» **Data excerpts**
-=-=-
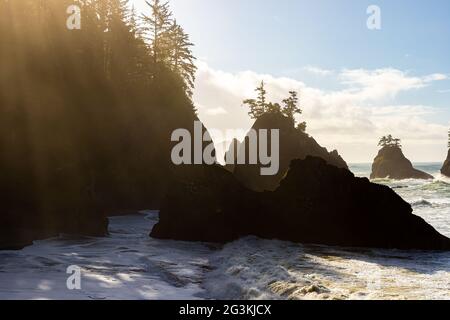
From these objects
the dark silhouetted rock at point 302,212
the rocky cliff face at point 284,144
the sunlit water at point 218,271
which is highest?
-=-=-
Please convert the entries above into a numbered list, one item per line, leaving out blank lines and the picture.

» **Expected answer**
1. From these objects
2. the dark silhouetted rock at point 302,212
3. the rocky cliff face at point 284,144
4. the sunlit water at point 218,271
5. which is highest?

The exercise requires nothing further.